Wieder mal ein neues Klettergebiet entdeckt – und einem alten Kletterfreund begegnet. Vom Zufall, das Leben regiert.
Notstand herrscht an diesem frischen Frühlingsmorgen. Wo klettern? Die Galerie ist wieder mal geschlossen, Bauarbeiten. Und da wir auf OeV angewiesen sind und höher oben noch Schnee liegt, ist die Auswahl an erreichbaren Felsen einigermassen beschränkt. Da fällt uns ein, dass Barbara in der Kletterhalle mal was von Albbruck erzählte, super Fels, super Gebiet.
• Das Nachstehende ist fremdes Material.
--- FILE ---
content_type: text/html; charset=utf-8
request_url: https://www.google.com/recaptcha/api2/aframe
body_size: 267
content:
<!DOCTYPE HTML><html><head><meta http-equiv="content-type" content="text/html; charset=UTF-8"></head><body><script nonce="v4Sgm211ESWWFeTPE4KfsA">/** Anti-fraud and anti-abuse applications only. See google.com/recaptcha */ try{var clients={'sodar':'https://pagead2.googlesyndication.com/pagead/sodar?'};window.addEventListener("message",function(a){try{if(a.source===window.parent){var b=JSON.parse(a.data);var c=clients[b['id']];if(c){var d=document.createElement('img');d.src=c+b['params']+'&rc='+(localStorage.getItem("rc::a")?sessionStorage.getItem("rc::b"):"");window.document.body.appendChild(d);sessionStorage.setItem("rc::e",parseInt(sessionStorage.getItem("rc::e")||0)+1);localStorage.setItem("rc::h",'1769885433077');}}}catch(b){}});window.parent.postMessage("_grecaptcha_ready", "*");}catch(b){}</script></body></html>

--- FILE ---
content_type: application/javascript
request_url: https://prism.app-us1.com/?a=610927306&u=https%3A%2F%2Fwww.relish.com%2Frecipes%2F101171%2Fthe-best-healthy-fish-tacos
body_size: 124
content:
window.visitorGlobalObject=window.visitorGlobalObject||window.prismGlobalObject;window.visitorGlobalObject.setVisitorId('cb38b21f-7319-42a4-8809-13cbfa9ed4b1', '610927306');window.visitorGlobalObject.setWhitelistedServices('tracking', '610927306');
Schliesslich war sie mal auf dem Cerro Torre und kennt sich aus.
Albbruck, nie gehört. Googeln, ach ja, ist ja nicht so weit, und der Fels nur eine Viertelstunde vom Bahnhof. Aber ennet der Grenze im Euroland, das heisst, Ticket per Internet lösen. Ein fast unlösbares Unterfangen, aber nach einigem Ärger fährt das Papier mit dem Code aus dem Drucker. Wir sind unterwegs. Umsteigen, umsteigen, umsteigen. In Waldshut gibt’s einen netten deutschen Kaffee, von den berühmten Tieffliegern hören wir nichts. Jenseits des Rheins dampft das AKW Leibstadt. Dann Albbruck. Wir schaffen die Viertelstunde entlang der Albtalstrasse sogar ohne überfahren zu werden, dann finden wir den «Single Trail» und steigen ab in sicheres Gelände unter den Felsen. Wie wir später erfahren heissen sie Wasserschlossfluh. Weiter talaus gibs auch noch einen Erikafels. Eisenhartes, rötliches, kristallines Gestein. Die Griffe glatt und kantig, gute Haken und Umlenkungen. Die Routen angeschrieben. Trotz Wochentag sind wir nicht allein, an Wochenenden geht hier offenbar die Post ab. Unten am Ufer der Alb, die gemütlich vor sich hin rauscht, gibt’s einen Grillplatz, Buchen und Tannen spenden Schatten, die Strasse hört man nicht. Durch dieses idyllische Albtal werden wir später mal wandern, nehmen wir uns vor, tief in den Südschwarzwald hinein. Vorerst mal Klettern. Das lässt sich gut an, der Fels erinnert uns an den Battert bei Baden Baden und der Battert erinnert uns an Gerd, mit dem wir vor Ururzeiten dort kletterten. Noch mit Bergschuhen und strikt per «Sie». So war das damals. Ja, dem Gerd werden wir schreiben, er wohnt ja nicht weit.
Und dann biegen wir um eine Kante und da steht ein älterer Herr mit schütterem Haar und sichert eine Kletterin und sieht von hinten exakt genau gleich aus wie wir den Gerd in Erinnerung haben.
«Hallo», rufe ich. Und der Gerd dreht sich um, staunt mich an. Es ist nicht zu glauben, es ist der Gerd leibhaftig und munter und dann lachen wir uns was und erzählen ein bisschen von heute und von früher. Vor vierundvierzig Jahren war er sozusagen mein Kletterlehrling am Battert und hat auch die Leidenschaft geerbt. Wie wir ist er zum ersten Mal an diesen Felsen, es ist wohl mehr als Zufall, dass wir uns begegnen, es ist eine Art Fügung. Was fügt sich da? Das wissen wir nicht, so ist das halt mit den Zufällen und Fügungen. Sie sie sind die geheimen Marionettenfäden, die unser Leben bestimmen. Aber wir wollen nicht hirnen, lieber klettern wir. Da bietet sich gerade eine schöne Kante an, die mit «Old Boy 6+» angeschrieben ist. Also hoch, wir sind ja Old Boys.
Ein steiler Einstieg, Aufleger, dann schöne Griffe und Tritte und Sonne, ein Genuss. Auch Gerd packt sie an, wir winken und knipsen ein Bildchen.
Auf der Heimfahrt mischen wir uns unter die Rentner, die sich mit den Taschen und Tüten abschleppen, die sie in Waldshut vollgepackt haben, günstig, günstig, dieses Euroland. Wir kippen ein Bier und wundern uns noch immer über den wundersamen Zufall und die schönen Kletterfelsen, die wir für uns entdeckt haben.